A few days ago the server went bonkers and locked up. At the time I was not sure why. I restarted the HTTP server (in our case, Lighttpd) and everything seemed to return to normal. That’s usually how you know everything is completely broken.
Today the server went nuts again. For the nerds amongst you, it had a wait ratio of 95% and load average of around 20. That’s not the worst in history, I grant you, but for a modest 256Mb VPS it’s Bad News.
More incredibly nerdy details below the fold.
It seems that I had mucked up a previous bit of preventative maintenance. Lighttpd on Ubuntu reads its configuration files out of /etc/lighttpd/conf-enabled, a directory with symlinks to /etc/lighttpd/conf-available. Files are loaded in the same fashion as SVR5 startups — each one starts with a number and goes up.
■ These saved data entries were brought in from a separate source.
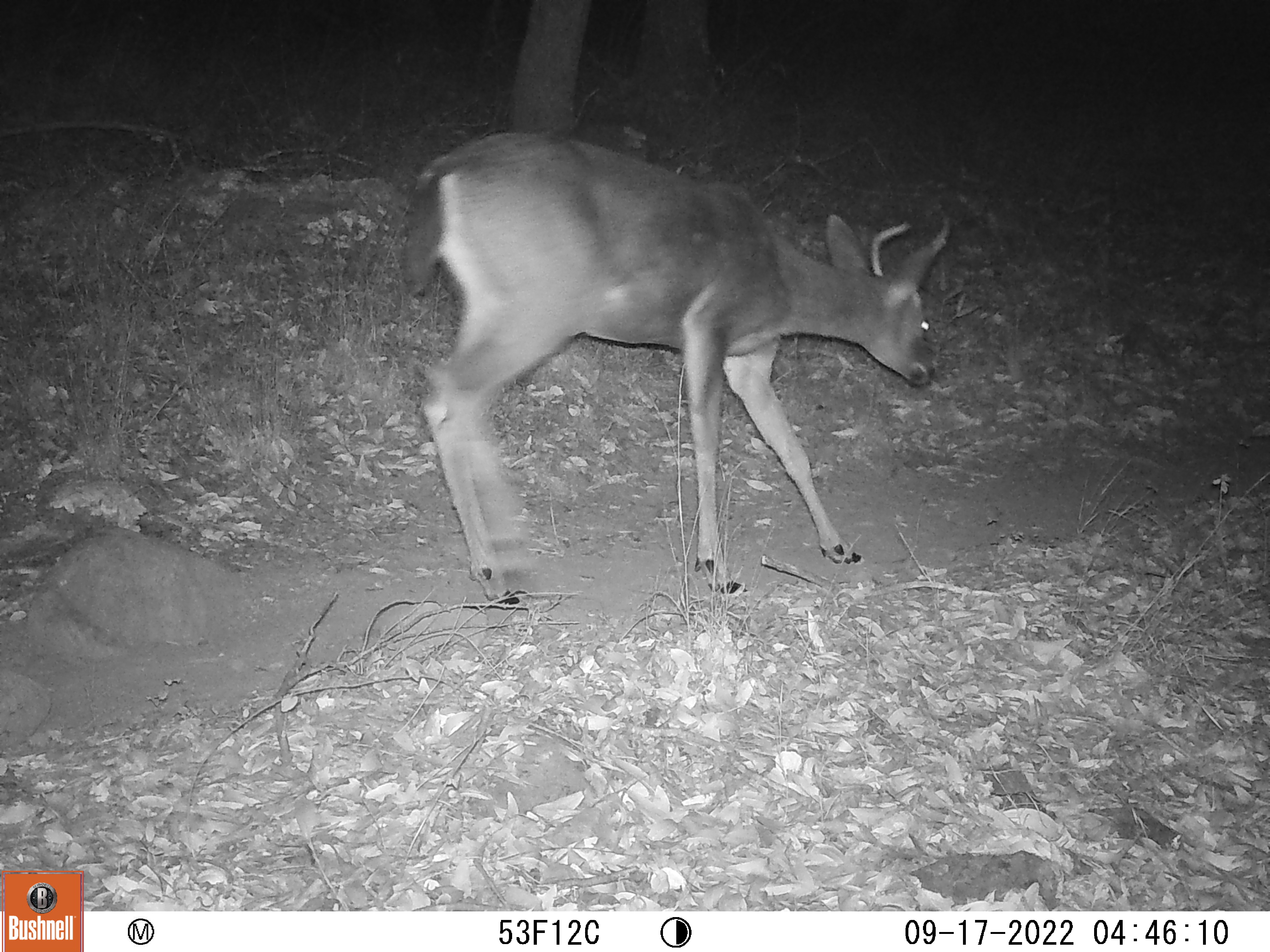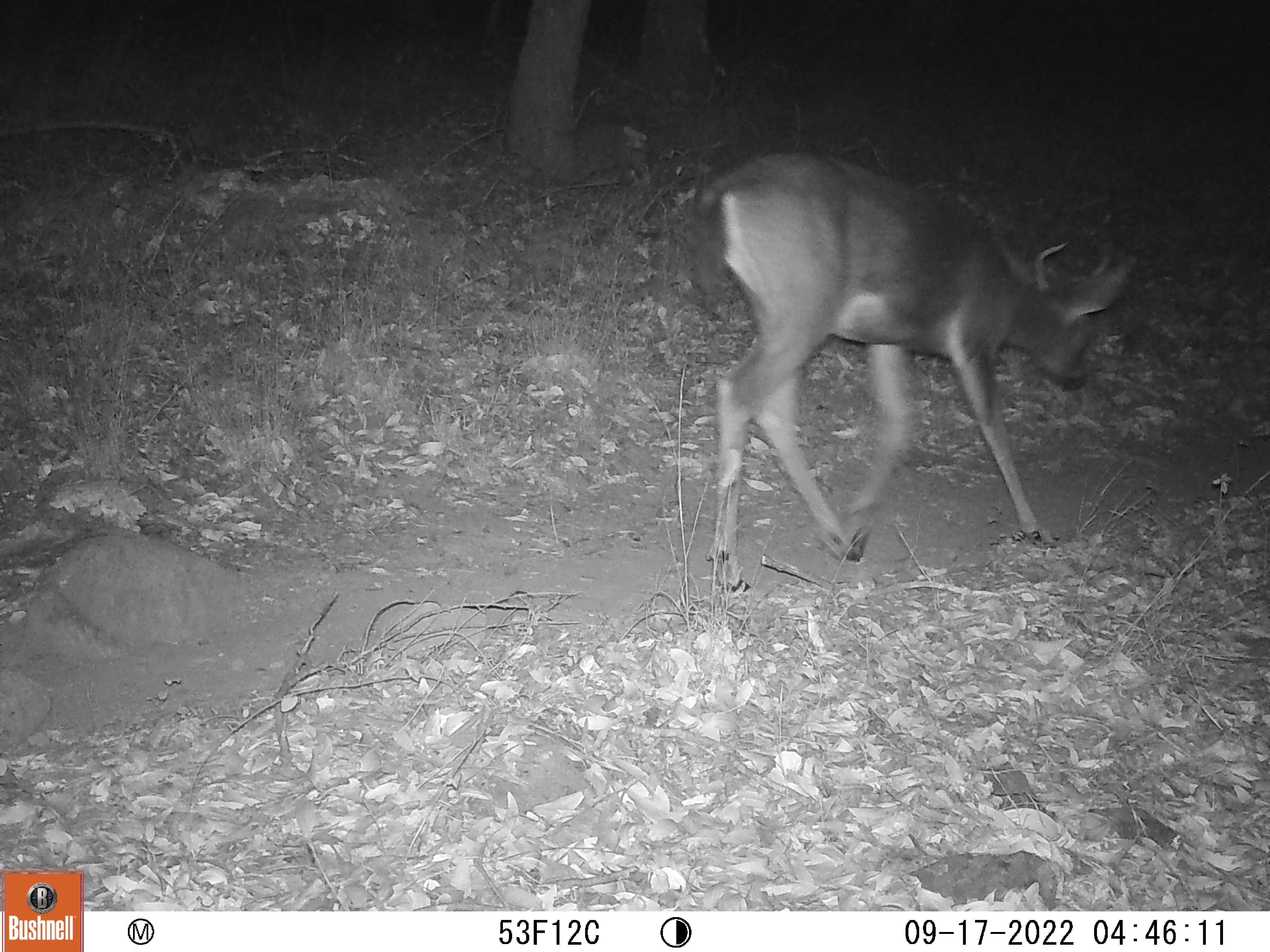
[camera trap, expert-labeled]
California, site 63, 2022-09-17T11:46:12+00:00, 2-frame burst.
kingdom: Animalia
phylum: Chordata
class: Mammalia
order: Artiodactyla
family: Cervidae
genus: Odocoileus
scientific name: Odocoileus hemionus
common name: mule deer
Turns out I assumed normal English ordering, not SVR5/ASCII orderings.
The upshot is that instead of using FastCGI, where several copies of PHP are started and kept in memory to serve requests, Lighttpd was instead using plain old slow CGI, where it starts up and destroys a full copy of PHP every time someone visited the page. When there are only a few visitors this is not a problem. If there’s a sudden burst — usually a group of search engines deciding simultaneously to index you, say — then the overhead of constantly swapping copies in and out of RAM leads to thrashing on the virtual disk. Then requests begin to pile up in Lighttpd, which means that it just keeps getting slower and slower.
This is, at least, my current best theory. I’ve renamed the various configuration files into the order I want them to load — correctly giving preference to FastCGI over plain CGI. I am hopeful that this will alleviate, and indeed prevent, the problem in future. A quick check of performance using the Apache benchmark tool ab2 suggests that it’s working as it should do under load.